Tra i testi che ho anche diretto, è stato interessante scrivere il Lorca sogna Shakespeare in una notte di mezza estate, perché segna un’evoluzione nel mio lavoro con attori e attrici e nella mia ricerca sulle forme di teatro partecipato; tutto questo all’interno di un grande teatro pubblico com’è ERT. Coinvolgevamo una decina di spettatori e spettatrici, che dovevano recitare la scena del balcone di Romeo e Giulietta e la scena dei comici del Sogno di una notte di mezza estate; chi sapeva suonare, poteva alzarsi e venire a suonare; altri potevano prendersi una birra da un frigorifero che avevamo sistemato sul palco e guardare lo spettacolo da lì, fumando liberamente. Lo spettacolo iniziava con Michele Dell’Utri che serviva vodka al pubblico, mentre nella Sala Salmon suonava musica a tutto volume. Maria Vittoria Scarlattei entrava come cameriera e diventava Puck, Simone Francia suonava il basso e faceva recitare il pubblico… Scrivere tutto quel caos in forma di testo è stata un’esperienza unica.
Tra quelli che ho fatto al Piccolo per giovani pubblici, l’Antigone in cattedra è quello che amo di più: l’espediente di Creonte come professore supplente che entra in aula per imporre l’ordine sulla classe dei Tebani mette in moto una macchina scenica che funziona a meraviglia con ragazze e ragazzi.
Quale dei tuoi lavori è stato il più difficile? E perché?

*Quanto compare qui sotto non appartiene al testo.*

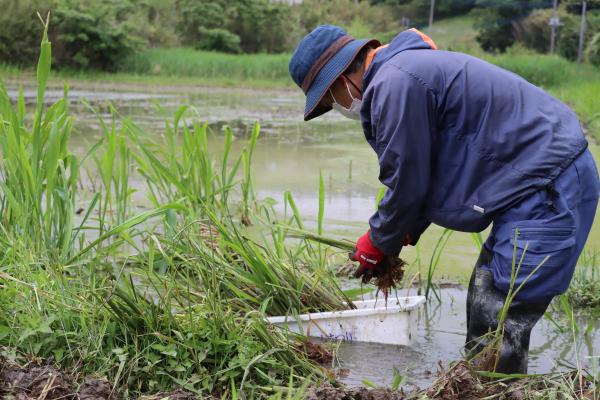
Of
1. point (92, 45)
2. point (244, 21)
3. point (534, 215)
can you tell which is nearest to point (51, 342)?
point (534, 215)

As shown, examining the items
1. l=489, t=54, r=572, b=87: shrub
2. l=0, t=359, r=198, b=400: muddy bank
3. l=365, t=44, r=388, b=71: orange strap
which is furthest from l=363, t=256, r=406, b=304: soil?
l=489, t=54, r=572, b=87: shrub

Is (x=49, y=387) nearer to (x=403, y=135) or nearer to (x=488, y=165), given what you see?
(x=403, y=135)

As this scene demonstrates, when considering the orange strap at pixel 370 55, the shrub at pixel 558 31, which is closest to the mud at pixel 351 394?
the orange strap at pixel 370 55

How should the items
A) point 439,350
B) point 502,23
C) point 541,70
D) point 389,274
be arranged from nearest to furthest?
point 389,274, point 439,350, point 541,70, point 502,23

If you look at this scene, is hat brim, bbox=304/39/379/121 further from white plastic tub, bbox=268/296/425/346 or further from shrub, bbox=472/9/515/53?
shrub, bbox=472/9/515/53

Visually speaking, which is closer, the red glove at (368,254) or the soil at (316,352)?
the red glove at (368,254)

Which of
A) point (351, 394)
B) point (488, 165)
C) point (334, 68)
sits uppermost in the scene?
point (334, 68)

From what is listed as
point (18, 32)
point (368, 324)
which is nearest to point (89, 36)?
point (18, 32)

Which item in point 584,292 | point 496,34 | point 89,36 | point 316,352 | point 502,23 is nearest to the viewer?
point 316,352

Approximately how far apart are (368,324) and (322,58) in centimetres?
100

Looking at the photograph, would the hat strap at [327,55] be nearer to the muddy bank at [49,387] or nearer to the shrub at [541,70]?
the muddy bank at [49,387]

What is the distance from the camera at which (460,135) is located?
2.28m

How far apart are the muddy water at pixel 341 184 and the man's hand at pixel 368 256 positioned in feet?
1.04

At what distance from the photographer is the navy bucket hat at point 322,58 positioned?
7.88 feet
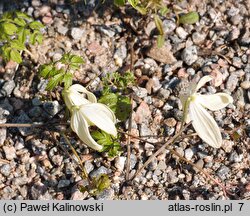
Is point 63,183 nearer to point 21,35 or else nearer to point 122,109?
point 122,109

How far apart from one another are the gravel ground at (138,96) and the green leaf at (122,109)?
0.10 m

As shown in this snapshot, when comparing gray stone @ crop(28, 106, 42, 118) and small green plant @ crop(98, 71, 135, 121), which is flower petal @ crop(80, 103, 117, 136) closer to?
small green plant @ crop(98, 71, 135, 121)

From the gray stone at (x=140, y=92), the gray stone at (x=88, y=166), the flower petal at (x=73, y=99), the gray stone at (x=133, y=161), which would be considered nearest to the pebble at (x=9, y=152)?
the gray stone at (x=88, y=166)

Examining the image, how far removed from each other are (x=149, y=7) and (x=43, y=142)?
97 centimetres

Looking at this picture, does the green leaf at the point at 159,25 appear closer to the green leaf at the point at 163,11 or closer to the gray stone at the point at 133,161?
the green leaf at the point at 163,11

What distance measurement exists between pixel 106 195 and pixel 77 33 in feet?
3.16

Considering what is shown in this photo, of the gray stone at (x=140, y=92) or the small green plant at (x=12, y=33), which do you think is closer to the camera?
the small green plant at (x=12, y=33)

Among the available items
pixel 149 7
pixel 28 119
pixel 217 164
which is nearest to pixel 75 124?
pixel 28 119

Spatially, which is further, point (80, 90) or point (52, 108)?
point (52, 108)

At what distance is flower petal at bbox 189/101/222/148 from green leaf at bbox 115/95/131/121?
0.41 meters

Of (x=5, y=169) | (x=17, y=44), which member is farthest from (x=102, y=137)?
(x=17, y=44)

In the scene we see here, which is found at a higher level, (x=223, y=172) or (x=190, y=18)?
(x=190, y=18)

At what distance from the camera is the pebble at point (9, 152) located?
8.46ft

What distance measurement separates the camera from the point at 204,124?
2252 millimetres
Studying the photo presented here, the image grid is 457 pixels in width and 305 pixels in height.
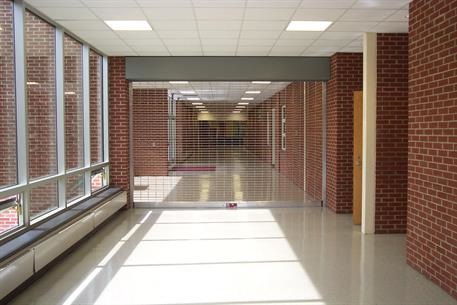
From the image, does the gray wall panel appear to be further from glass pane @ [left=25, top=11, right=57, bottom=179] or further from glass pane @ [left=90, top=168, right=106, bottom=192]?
glass pane @ [left=25, top=11, right=57, bottom=179]

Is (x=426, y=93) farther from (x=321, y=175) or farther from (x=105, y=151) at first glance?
(x=105, y=151)

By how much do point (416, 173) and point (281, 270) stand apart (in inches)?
66.1

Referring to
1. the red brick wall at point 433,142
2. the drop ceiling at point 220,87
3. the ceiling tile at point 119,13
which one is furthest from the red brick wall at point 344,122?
the ceiling tile at point 119,13

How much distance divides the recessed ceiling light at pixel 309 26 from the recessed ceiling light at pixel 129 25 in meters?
1.85

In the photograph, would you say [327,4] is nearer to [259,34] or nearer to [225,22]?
[225,22]

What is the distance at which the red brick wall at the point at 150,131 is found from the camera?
11.2m

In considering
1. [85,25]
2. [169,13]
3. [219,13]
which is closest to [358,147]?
[219,13]

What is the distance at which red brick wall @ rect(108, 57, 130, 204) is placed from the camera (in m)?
8.36

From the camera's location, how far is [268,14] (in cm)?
544

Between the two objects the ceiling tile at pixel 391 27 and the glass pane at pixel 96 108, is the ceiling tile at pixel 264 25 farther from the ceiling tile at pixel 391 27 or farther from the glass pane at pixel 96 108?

Non saprei dire quale sia stato il più difficile, perché arrivare a concepire come scrivere il Kraepelin o Goodbye Europa mi ha consumato e fatto soffrire, ma poi la stesura finale in sé è stata facile e bella. Menelao è rimasto incompiuto per lungo tempo, ma è iniziato rapidamente nel 2009 e terminato rapidamente nel 2017: ci ho messo 8 anni a rendermi conto di che forma dovesse prendere. È stato molto difficile capire come adattare Feydeau per lo Stabile di Torino, una decina di anni fa, perché non sapevo a quale pubblico realmente avrei dovuto rivolgermi. Per lo stesso motivo è difficile scrivere ora per un pubblico delle scuole medie: in una stessa classe spesso ci sono dislivelli brutali nel modo di approcciarsi alla vita. Costruire uno spettacolo per “adolescenti in via di formazione” è molto più complesso; anche per questo i tre spettacoli che abbiamo fatto, l’Orlando hater e Angelica furiosa, la Guida pratica per orientarsi nella selva oscura e Quel ladro del Lago di Como, sono molto diversi l’uno dall’altro: esplorano possibilità. Forse la difficoltà maggiore in questi ultimi tre anni – in cui ho fatto tre spettacoli all’anno per giovani pubblici, oltre agli spettacoli in cartellone al Piccolo e all’estero – è stato evitare di cadere nella dinamica della “catena di montaggio”, nella ripetizione. Cercare di mantenere lo sguardo lucido, e la curiosità, la voglia di fare e rinnovarsi.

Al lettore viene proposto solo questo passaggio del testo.